Le président François Hollande avait promis dans la journée de mettre en oeuvre «tous les moyens de l'Etat» pour lutter contre les violences. Sur France 2, le ministre de l'Intérieur Manuel Valls en a appelé mardi soir «au calme, à la responsabilité des parents», affirmant que «l'ordre doit revenir. Ce qui s'est passé est inacceptable».

«Rien ne peut excuser, rien, qu'on tire sur des policiers, qu'on tire sur des forces de l'ordre et qu'on brûle des équipements publics», avait-il déclaré dans l'après-midi à Amiens. «Je ne suis pas venu pour qu'on passe au Kärcher ce quartier», avait-il ensuite lancé, en allusion à la phrase prononcée par Nicolas Sarkozy, alors ministre de l'Intérieur, lors d'une visite à la cité des 4.000 à La Courneuve (Seine-Saint-Denis) en 2005.

«Laxisme» socialiste

Trois syndicats de police ont appelé le gouvernement à «la fermeté», après les «comportements criminels de voyous déterminés». Synergie-Officiers dénonce ainsi «l'escalade de la violence quotidienne et endémique contre les policiers avec la banalisation des armes à feu». Le Front national a dénoncé «une nuit d'émeutes et de barbarie». «Ces épisodes dramatiques se succèdent depuis des années sans que les discours musclés des ministres de l'Intérieur successifs n'y changent quoi que ce soit», lit-on dans un communiqué du parti d'extrême droite.

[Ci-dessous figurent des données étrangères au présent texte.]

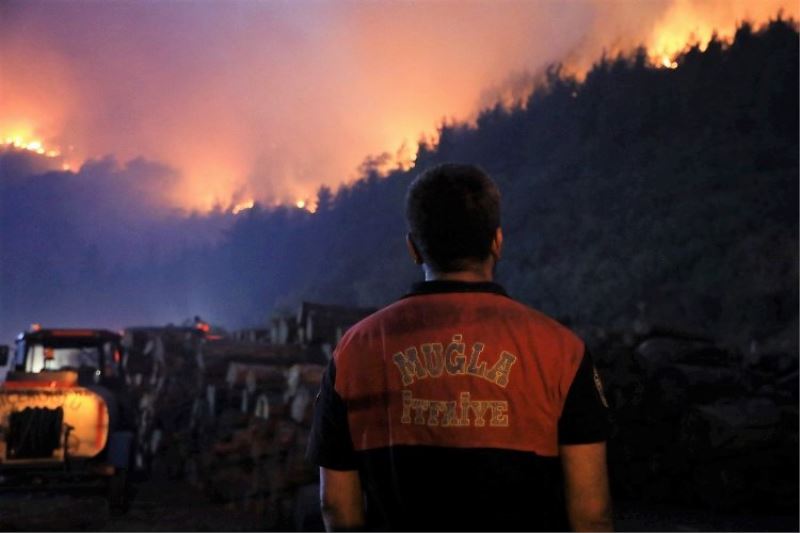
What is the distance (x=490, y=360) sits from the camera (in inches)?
67.1

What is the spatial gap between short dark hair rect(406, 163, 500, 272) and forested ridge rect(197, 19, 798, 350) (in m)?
11.8

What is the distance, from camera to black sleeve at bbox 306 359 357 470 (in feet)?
6.03

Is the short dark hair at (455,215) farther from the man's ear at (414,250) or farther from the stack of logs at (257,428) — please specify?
the stack of logs at (257,428)

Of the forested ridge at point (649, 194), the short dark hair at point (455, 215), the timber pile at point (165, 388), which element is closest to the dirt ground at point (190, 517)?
the timber pile at point (165, 388)

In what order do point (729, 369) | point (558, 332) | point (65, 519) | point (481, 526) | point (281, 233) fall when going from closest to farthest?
point (481, 526) < point (558, 332) < point (65, 519) < point (729, 369) < point (281, 233)

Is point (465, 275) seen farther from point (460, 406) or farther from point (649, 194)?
point (649, 194)

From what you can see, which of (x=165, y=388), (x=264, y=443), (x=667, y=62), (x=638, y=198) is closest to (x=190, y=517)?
(x=264, y=443)

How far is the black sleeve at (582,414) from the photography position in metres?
1.75

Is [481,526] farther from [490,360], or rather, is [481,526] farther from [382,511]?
[490,360]

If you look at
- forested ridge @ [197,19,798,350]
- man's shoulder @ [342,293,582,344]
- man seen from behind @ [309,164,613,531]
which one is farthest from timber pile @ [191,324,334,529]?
forested ridge @ [197,19,798,350]

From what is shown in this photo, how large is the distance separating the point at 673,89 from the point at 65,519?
34.7 meters

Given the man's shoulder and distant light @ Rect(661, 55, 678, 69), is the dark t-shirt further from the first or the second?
distant light @ Rect(661, 55, 678, 69)

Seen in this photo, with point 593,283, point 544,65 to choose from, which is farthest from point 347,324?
point 544,65

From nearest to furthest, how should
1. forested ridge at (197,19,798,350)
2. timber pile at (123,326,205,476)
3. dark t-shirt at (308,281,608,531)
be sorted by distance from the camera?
dark t-shirt at (308,281,608,531)
timber pile at (123,326,205,476)
forested ridge at (197,19,798,350)
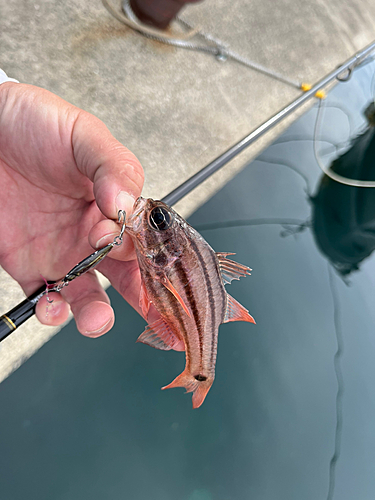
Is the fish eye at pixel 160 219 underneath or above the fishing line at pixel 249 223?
above

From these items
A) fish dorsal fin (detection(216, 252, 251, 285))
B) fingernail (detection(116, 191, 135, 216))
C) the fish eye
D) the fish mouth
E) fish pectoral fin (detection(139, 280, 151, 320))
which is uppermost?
fingernail (detection(116, 191, 135, 216))

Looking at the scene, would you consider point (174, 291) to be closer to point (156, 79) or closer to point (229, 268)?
point (229, 268)

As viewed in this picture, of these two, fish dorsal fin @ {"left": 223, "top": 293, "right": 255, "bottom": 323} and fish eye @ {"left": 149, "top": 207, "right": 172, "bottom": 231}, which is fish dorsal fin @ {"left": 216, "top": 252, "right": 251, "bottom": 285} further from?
fish eye @ {"left": 149, "top": 207, "right": 172, "bottom": 231}

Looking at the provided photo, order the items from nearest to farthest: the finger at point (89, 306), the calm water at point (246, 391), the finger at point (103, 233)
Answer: the finger at point (103, 233), the finger at point (89, 306), the calm water at point (246, 391)

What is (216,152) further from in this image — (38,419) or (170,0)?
(38,419)

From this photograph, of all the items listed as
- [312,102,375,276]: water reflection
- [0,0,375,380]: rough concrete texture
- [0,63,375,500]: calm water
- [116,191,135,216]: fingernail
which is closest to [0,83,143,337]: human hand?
[116,191,135,216]: fingernail

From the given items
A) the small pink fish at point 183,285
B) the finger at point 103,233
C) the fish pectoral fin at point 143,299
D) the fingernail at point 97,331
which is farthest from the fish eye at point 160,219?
the fingernail at point 97,331

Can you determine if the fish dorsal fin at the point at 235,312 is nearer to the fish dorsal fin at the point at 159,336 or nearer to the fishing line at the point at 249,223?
the fish dorsal fin at the point at 159,336
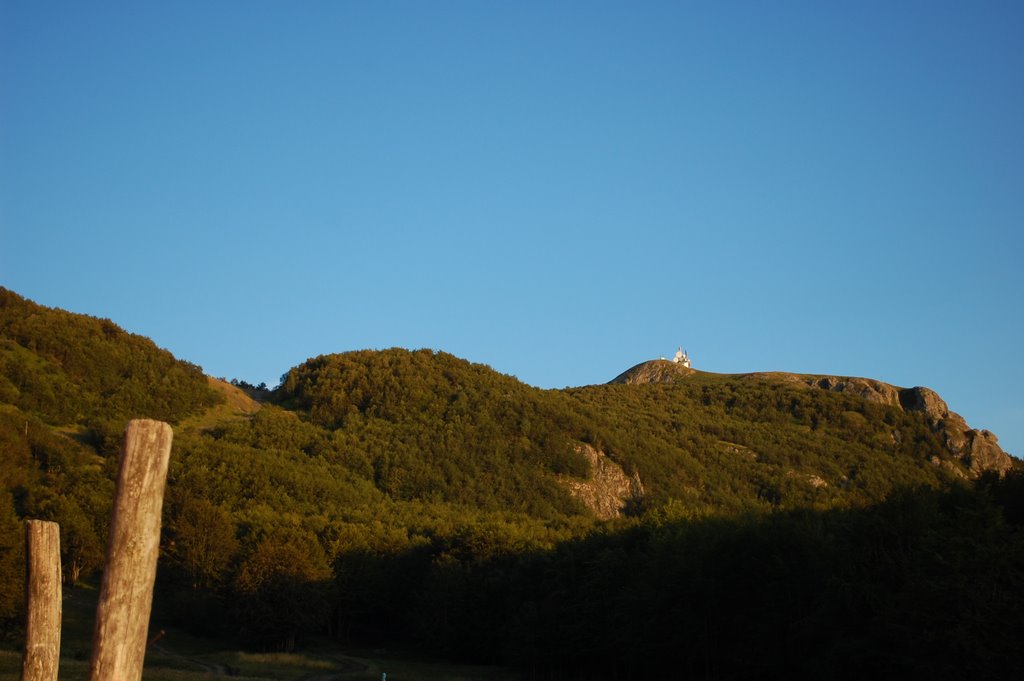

Côté UMP, Jean-François Copé a dénoncé le «laxisme» du gouvernement. «Voilà plus que trois mois que M. Hollande est en responsabilité et que les messages les plus contradictoires en matière de sécurité ont été lancés. Il ne faut pas s'étonner malheureusement de voir une telle violence», a-t-il déclaré sur RTL. Evoquant «les messages adressés depuis cent jours par M. Hollande et son équipe», notamment par la garde des Sceaux, Christiane Taubira, le responsable de l'UMP a estimé qu'«un certain nombre de délinquants se frottent les mains».

Au PS, l'ancienne ministre de la Justice et députée de Seine-Saint-Denis Elisabeth Guigou a pointé du doigt la gestion de l'insécurité par Nicolas Sarkozy sur RMC. «Malgré l'agitation désordonnée, les effets d'annonce multiples et la surenchère verbale de M. Sarkozy et de son gouvernement, c'est le résultat direct de l'inefficacité d'une politique de sécurité qui a été constamment dans la fuite en avant et les effets d'annonce et jamais dans des mesures concrètes», a dénoncé la députée. Elle a aussi plaidé pour le retour de la polixe de proximité, supprimée pendant le quinquennat de Nicolas Sarkozy.